Tout au long de son film, Jocelyne Saab semble donc refuser de filmer la mort, où quand elle le fait, elle rappelle que la mort était, auparavant, du vivant. Il y a alors une utilisation constante du motif de la mémoire, à travers la voix off qui rappelle des souvenirs ou encore des images d'archives. C'est le cas dans la séquence évoquant la mémoire d'un jeune homme prénommé Karim, mort sous les bombardements. Dans cette séquence faisant office de témoignage posthume on rappelle qui il était de son vivant plutôt que de raconter sa mort. Comment témoigner de l'atrocité de la guerre ? En effet, raconter la guerre, le massacre, semble périlleux. Ici la réalisatrice, en mettant en scène l'archive au sein de ces propres images, parait rappeler au spectateur qu'une guerre ne se raconte pas, son horreur n'est pas définissable, et raconter le massacre ne peut-être juste. Lors du passage des archives, il n'y a aucune voix, empêchant alors toute forme de narration et imposant l'idée que l'horreur ne se raconte pas et, par conséquent, ne peut être quantifier. Elle choisit de montrer le caractère ultra-violent des bombardements en filmant les victimes. Bien que l'on dit que ce sont les vainqueurs qui écrivent l'histoire, qui la raconte, Jocelyne Saab raconte la guerre sans qu'il n'y est de gagnant, cependant elle procède à une désinvisibilisation des victimes, et humanise alors la guerre et le massacre, à l'encontre du format télévisuel qui se cantonne à filmer débris et bombardements en plan larges, comme dans les premiers archives aperçus dans la même séquence.
La mort chez Jocelyne Saab apparaît alors comme brut de toute narration, et sans cesse la vie lui est associée, comme pour rappeler au spectateur l'importance de chaque vie ôtée par la guerre.

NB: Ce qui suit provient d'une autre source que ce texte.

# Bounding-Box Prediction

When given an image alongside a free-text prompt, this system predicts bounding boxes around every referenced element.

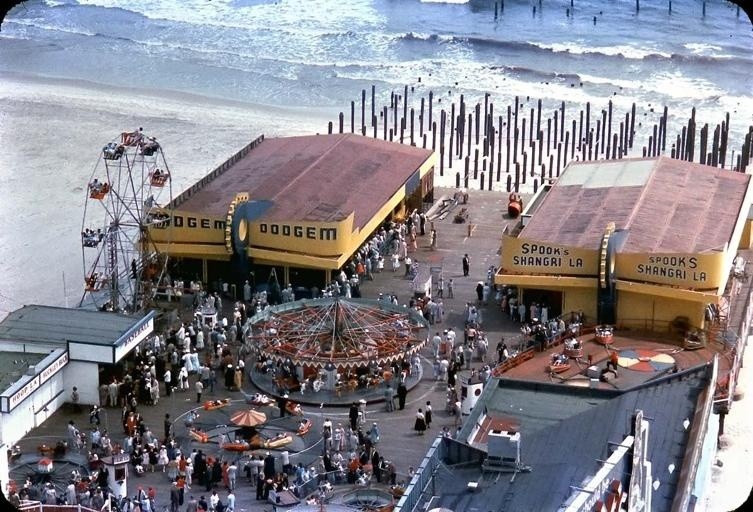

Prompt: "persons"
[82,228,94,247]
[8,386,434,512]
[103,302,110,311]
[334,213,437,292]
[131,259,136,276]
[89,178,107,192]
[153,169,164,180]
[489,264,584,367]
[463,253,470,276]
[100,275,488,429]
[91,274,97,287]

Jocelyne Saab, avec son film Beyrouth, Ma Ville, permet alors à tout un peuple de témoigner sa résistance. En se réappropriant les codes du monde du journalisme, la réalisatrice libanaise insuffle à son film une justesse rare et légitimise l'importance de son discours alarmiste. La situation à Beyrouth est grave, et Jocelyne Saab le montre, sans jamais oublier les vivants qui résistent et permettent à la ville d'être toujours debout. La multiplicité des témoignages au sein du film donnent alors lieu à une lecture complexe de l'œuvre, où s'entremêlent personnages et histoires mais toujours actifs comme reflet du témoignage personnel et intime de son auteure, Jocelyne Saab, témoin majeure de son propre film.